Quality Assurance Operations Specialist II [Contract to Hire]

Iovance Biotherapeutics - Philadelphia, PA

posted 11 days ago

Full-time - Mid Level

Remote - Philadelphia, PA

Chemical Manufacturing

About the position

The Quality Assurance Operations Specialist II at Iovance Biotherapeutics is a pivotal role responsible for ensuring quality oversight in the manufacturing and disposition of irradiated peripheral blood mononuclear cells (iPBMCs). This position involves day-to-day Quality Assurance Operations activities in compliance with cGMPs, CFRs, ICH guidelines, and company policies.

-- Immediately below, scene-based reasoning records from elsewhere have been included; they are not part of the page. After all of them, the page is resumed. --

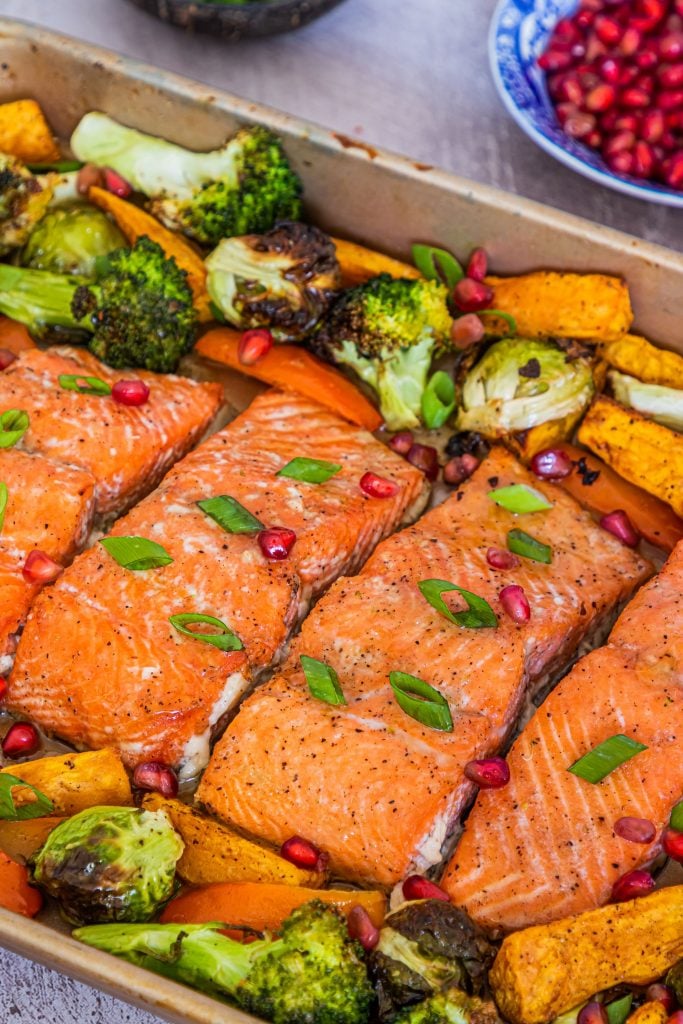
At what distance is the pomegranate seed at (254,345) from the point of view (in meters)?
4.90

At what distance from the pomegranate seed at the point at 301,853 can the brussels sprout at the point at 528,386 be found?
191 centimetres

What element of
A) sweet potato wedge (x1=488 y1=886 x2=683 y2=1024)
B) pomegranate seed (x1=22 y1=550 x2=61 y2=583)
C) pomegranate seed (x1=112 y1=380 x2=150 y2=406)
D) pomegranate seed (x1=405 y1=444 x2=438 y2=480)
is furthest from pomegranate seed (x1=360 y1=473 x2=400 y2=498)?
sweet potato wedge (x1=488 y1=886 x2=683 y2=1024)

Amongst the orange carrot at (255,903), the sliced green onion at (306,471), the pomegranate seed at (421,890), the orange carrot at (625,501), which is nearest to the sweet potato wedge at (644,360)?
the orange carrot at (625,501)

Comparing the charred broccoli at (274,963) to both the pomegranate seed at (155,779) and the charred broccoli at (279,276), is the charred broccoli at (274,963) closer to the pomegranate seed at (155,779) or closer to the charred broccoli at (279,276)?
the pomegranate seed at (155,779)

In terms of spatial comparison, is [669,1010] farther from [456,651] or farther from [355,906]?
[456,651]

The Specialist will work closely with manufacturing and quality control teams to maintain high standards of quality and compliance, supporting various QA initiatives and documentation processes.

Responsibilities

Perform QA Operation activities including review of manufacturing batch records and labeling/packaging operations.
Support quality assurance processes, controls, and batch history files for QA Operations and Lot Disposition.
Provide real-time, on-the-floor support for manufacturing production activities to ensure compliance with GMP and GDP quality initiatives.
Track and communicate standard work completion and hurdles.
Interact with Contract Manufacturing Organizations (CMO) and internal teams to ensure efficient and timely batch release.
Release raw materials and inventory, preparing and organizing release documentation for approvals.
Support internal audits and regulatory inspections.
Act as a subject matter expert (SME) and train incoming staff.
Review laboratory investigations, deviation investigations, method validations, change controls, and CAPAs.
Initiate and participate in standard operating procedure (SOP) revisions to improve compliance.

Requirements

Bachelor's degree in Biological/Physical/Chemical sciences, engineering, or equivalent from an accredited university or college.
At least 4 years of GMP QA/QC experience.
Experience with deviations and laboratory investigations within an electronic QMS (e.g., MasterControl, Veeva).
Familiarity with Code of Federal Regulations and International Council for Harmonization Guidelines governing current Good Manufacturing Practices for Pharmaceuticals.
Knowledge of GMP, Good Documentation Practices (GDP), and FDA quality systems.

Nice-to-haves

Experience with cell therapy products and cleanroom manufacturing.
Knowledge of cell culture testing.

Benefits

Competitive salary range of $72K - $91.2K per year.
Opportunity for contract to hire position.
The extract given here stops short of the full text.